No alarm systems were found at nine out of 10 cargo-only airports that GAO visited

The airports also lacked other security measures, such as perimeter lighting, a new study says.

Only one of 10 cargo-only airports visited during a government watchdog study had an electronic intrusion detection system even partially installed, according to a security assessment released Monday.

Only two of those airports currently screen pilots and noncommercial passengers and none screens packages and cargo, according to the report from the Government Accountability Office.

All the airports had more basic security in place, though, such as lighting by hangars and fencing around the full perimeter, and nine out of 10 are at least partially monitored by closed-circuit TV, the report said.

The GAO report was based on on-site assessments of 13 general aviation airports located within 30 miles of a metropolitan area with 1 million people or more. The airports all house airplanes of 12,500 pounds or more and have at least 5,000 takeoffs and landings each year.

Three of the 13 airports also serve commercial passenger flights and so are required to adhere to Transportation Security Administration security requirements such as screening cargo and passengers, lighting the entire airport perimeter and installing an electronic intrusion detection system.

General aviation airports that don't serve commercial passenger flights for the most part are not required to implement TSA regulations, though the agency issued a list of voluntary security recommendations for those airports in 2004.

TSA also has created an online tool for general aviation airports to assess their own security.

Senate Commerce Committee Chairman Jay Rockefeller, D-W.V., has called general aviation airports the "weak link" in the nation's defense against another 9/11-style terrorist attack. Rockefeller requested the report along with Commerce ranking member Kay Bailey Hutchison, R-Texas.

The surveyed airports reported several instances of unauthorized access to airport grounds over roughly the past decade, GAO said, including at least two that resulted in airplane thefts. Those airplanes were later recovered, the agency said.

"The damage that can be caused by even small general aviation aircraft was demonstrated by the February 2010 crash of a single-engine plane into an Internal Revenue Service . . . building in Austin, Texas," GAO noted. "Larger aircraft, such as midsize and larger business jets, could cause catastrophic damage to structures and pose a greater risk if they are located near major metropolitan areas."
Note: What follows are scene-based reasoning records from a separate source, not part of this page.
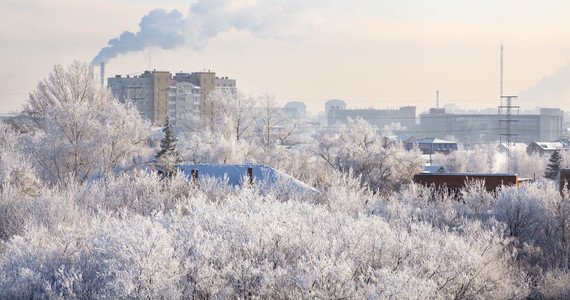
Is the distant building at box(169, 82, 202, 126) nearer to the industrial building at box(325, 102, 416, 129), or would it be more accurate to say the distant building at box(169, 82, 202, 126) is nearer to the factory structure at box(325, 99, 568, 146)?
the factory structure at box(325, 99, 568, 146)

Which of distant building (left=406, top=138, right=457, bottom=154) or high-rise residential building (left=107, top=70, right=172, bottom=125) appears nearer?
high-rise residential building (left=107, top=70, right=172, bottom=125)

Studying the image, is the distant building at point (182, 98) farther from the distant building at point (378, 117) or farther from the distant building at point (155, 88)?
the distant building at point (378, 117)

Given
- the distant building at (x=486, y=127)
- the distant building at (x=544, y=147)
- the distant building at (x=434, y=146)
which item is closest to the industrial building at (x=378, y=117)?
the distant building at (x=486, y=127)

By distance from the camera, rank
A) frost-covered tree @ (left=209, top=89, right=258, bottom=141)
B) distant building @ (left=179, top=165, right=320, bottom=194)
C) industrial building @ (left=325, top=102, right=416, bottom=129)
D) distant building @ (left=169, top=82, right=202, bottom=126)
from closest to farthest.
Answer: distant building @ (left=179, top=165, right=320, bottom=194) → frost-covered tree @ (left=209, top=89, right=258, bottom=141) → distant building @ (left=169, top=82, right=202, bottom=126) → industrial building @ (left=325, top=102, right=416, bottom=129)

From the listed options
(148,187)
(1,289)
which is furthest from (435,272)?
(148,187)

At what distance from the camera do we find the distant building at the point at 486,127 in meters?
125

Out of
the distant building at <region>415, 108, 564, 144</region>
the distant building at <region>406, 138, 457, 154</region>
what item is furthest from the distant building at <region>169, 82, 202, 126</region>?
the distant building at <region>415, 108, 564, 144</region>

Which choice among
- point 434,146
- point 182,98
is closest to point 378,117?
point 434,146

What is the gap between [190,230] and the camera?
17.6 meters

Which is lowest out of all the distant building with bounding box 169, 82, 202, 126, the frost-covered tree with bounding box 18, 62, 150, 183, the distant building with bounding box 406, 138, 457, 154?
the distant building with bounding box 406, 138, 457, 154

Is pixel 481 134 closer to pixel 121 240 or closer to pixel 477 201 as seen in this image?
pixel 477 201

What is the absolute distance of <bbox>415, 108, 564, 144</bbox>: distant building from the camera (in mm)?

House Transportation Committee Chairman John Mica, R-Fla., hadn't yet reviewed the GAO report Tuesday afternoon, a spokesman said.

Rockefeller's office did not immediately respond to a request for comment on the report.

Because noncommercial airports aren't bound by TSA regulations, GAO stressed, the report does not mean that they failed a security test. Its assessment also didn't account for security precautions the individual carriers might have in place, the agency said.

General aviation includes all flights other than regularly scheduled passenger and cargo flights and military flights, such as corporate, recreational and training flights and hospital airlifts. It accounts for about three-fourths of U.S flights, GAO said, including more than 200,000 aircraft, ranging from small propeller planes to the Boeing 747, at more than 19,000 facilities.